USFPD Public Information Representative Michael Lavelle said wearing body cameras increases transparency, accountability and provides records of all police-citizen interactions. ORACLE PHOTO/JUSTIN SEECHARAN

After a student petition asking for police to wear body cameras circulated last month, USF police said they already support the measure.

Personnel recognized the benefits that body cams can bring in addition to the in-car camera systems they currently use, according to Public Information Representative for the USFPD Michael Lavelle.

“The advantages outweigh any disadvantages by increasing the transparency and accountability of police to our community and preventing false complaints against officers or allowing us to easily resolve misunderstandings of police procedures,” he said.

Support for this initiative has been expressed by student organization Young Americans for Liberty (YAL). The group started the petition for USFPD to require officers to wear body cameras.

The petition was released Jan. 26 after the USF chapter met with their national organization to pick a cause that they thought USF students would benefit from, according to YAL chapter President Ashton Anderson. He said the petition has 50 signatures so far, but they are hoping to receive more by posting flyers around campus to increase awareness.

Anderson said that YAL has not spoken to USFPD yet, but they plan to communicate with the administrative body once they have a sizable number of signatures.

Lavelle said the police department has already discussed the initiative with USF leadership and have their support.

The reason body cameras haven’t been implemented yet is due to costs associated with acquiring the cameras and equipment, as well as on-going costs of data maintenance and storage, according to Lavelle. He said the cameras generate a lot of data, which requires more effort from their IT personnel. Additional staff time is also necessary to ensure that they would be following public record requirements.

“The matter of accountability for those in authority is of great importance to us and we think this issue is one in which all can support,” Anderson said.

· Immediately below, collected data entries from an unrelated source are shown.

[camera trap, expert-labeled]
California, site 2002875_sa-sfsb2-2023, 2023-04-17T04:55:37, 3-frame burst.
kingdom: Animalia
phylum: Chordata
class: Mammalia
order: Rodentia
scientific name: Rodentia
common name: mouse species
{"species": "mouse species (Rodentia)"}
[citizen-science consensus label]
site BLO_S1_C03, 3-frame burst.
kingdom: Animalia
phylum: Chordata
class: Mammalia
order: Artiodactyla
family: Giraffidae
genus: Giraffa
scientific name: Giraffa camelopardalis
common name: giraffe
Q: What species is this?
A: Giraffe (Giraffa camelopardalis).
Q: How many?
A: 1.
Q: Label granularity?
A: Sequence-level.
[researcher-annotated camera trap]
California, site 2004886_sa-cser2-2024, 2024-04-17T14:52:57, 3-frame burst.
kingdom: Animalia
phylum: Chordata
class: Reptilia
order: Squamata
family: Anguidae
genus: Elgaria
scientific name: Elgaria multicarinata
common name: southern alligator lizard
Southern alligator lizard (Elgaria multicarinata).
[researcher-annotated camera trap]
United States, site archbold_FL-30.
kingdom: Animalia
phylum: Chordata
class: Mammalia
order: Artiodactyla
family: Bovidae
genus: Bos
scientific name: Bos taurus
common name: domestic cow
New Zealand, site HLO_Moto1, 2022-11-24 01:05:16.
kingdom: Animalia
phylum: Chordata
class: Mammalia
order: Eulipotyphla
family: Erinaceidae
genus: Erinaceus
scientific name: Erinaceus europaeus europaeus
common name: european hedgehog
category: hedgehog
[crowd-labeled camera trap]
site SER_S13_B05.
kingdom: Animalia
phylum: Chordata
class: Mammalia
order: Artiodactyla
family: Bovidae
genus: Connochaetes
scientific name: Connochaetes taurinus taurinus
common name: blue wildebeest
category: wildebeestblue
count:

A petition is not necessary for the implementation of the body camera program and could potentially cause confusion that the university isn’t already considering adding body cameras, according to Lavelle. He said this issue comes down to money. The university and USFPD are currently working together to find necessary funding to implement them.

Student Government sent a proclamation to the campus police department a few years ago stating that officers would be compelled to wear body cameras, according to Lavelle.

Without the financial commitment to implement the program along with the proclamation, he said the financial aspect remained the main reason why it hasn’t happened yet. Once they figure out a plan to financially cover the costs, the program should be up and running, according to Lavelle.

“We believe the implementation that the introduction of body worn cameras would be beneficial to all involved. Our personnel function in an effective and professional manner and the implementation of body worn cameras would help us to illustrate that friendly and professional side of our officers,” Lavelle said.